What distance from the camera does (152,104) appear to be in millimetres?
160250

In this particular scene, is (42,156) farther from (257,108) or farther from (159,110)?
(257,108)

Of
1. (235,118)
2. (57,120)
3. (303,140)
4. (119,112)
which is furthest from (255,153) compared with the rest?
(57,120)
● ● ● ● ● ● ●
■ What is required: Copy the whole listing above line for line, with every character left unchanged.

■ Answer to this task:
What distance from the camera does (152,104) appear to be in millimetres?
160250

In this particular scene, is (42,156) farther from (257,108) or farther from (159,110)?
(257,108)

Of
1. (235,118)
2. (57,120)
3. (303,140)
4. (119,112)
which is furthest from (255,153) compared with the rest?
(57,120)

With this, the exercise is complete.